Using the information:
1 - According to the Sensitive Topic Policy excerpt, what does the national healthcare provider use AltrumAI for?
2 - Retype the Sensitive Topic Policy excerpt from "Why Use This" up to and including "proactively and consistently.".

Selected excerpt:
----

Why Use This Policy?

Benefits

  • Promotes ethical and safe use of AI within your organisation.
  • Helps mitigate reputational, legal, and psychological risks.
  • Ensures sensitive content is managed proactively and consistently.
  • Enables detailed monitoring for transparency and compliance.

Use Case: Healthcare Organisation Safeguarding

Scenario

A national healthcare provider uses AltrumAI to assist with patient education, internal research, and support services. Leadership is concerned about the AI inadvertently engaging with sensitive mental health topics or crisis-related content without appropriate safeguards.

Challenge

To ensure patient safety and compliance with ethical and regulatory frameworks, the provider must prevent AI interactions that touch on topics like self-harm, abuse, or medical misinformation—especially in unsupervised or automated settings.

Solution: Implementing the Sensitive Topic Policy

  1. Sensitive Topic Configuration

    • The organisation defines a list of high-risk subjects, such as self-harm, eating disorders, addiction, and abuse.

----

Source data:

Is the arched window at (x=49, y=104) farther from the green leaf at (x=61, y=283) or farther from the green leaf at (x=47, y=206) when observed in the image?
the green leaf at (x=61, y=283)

----

Solutions below:
1 - Patient education, internal research, and support services.

2 -
Why Use This Policy?

Benefits

  • Promotes ethical and safe use of AI within your organisation.
  • Helps mitigate reputational, legal, and psychological risks.
  • Ensures sensitive content is managed proactively and consistently.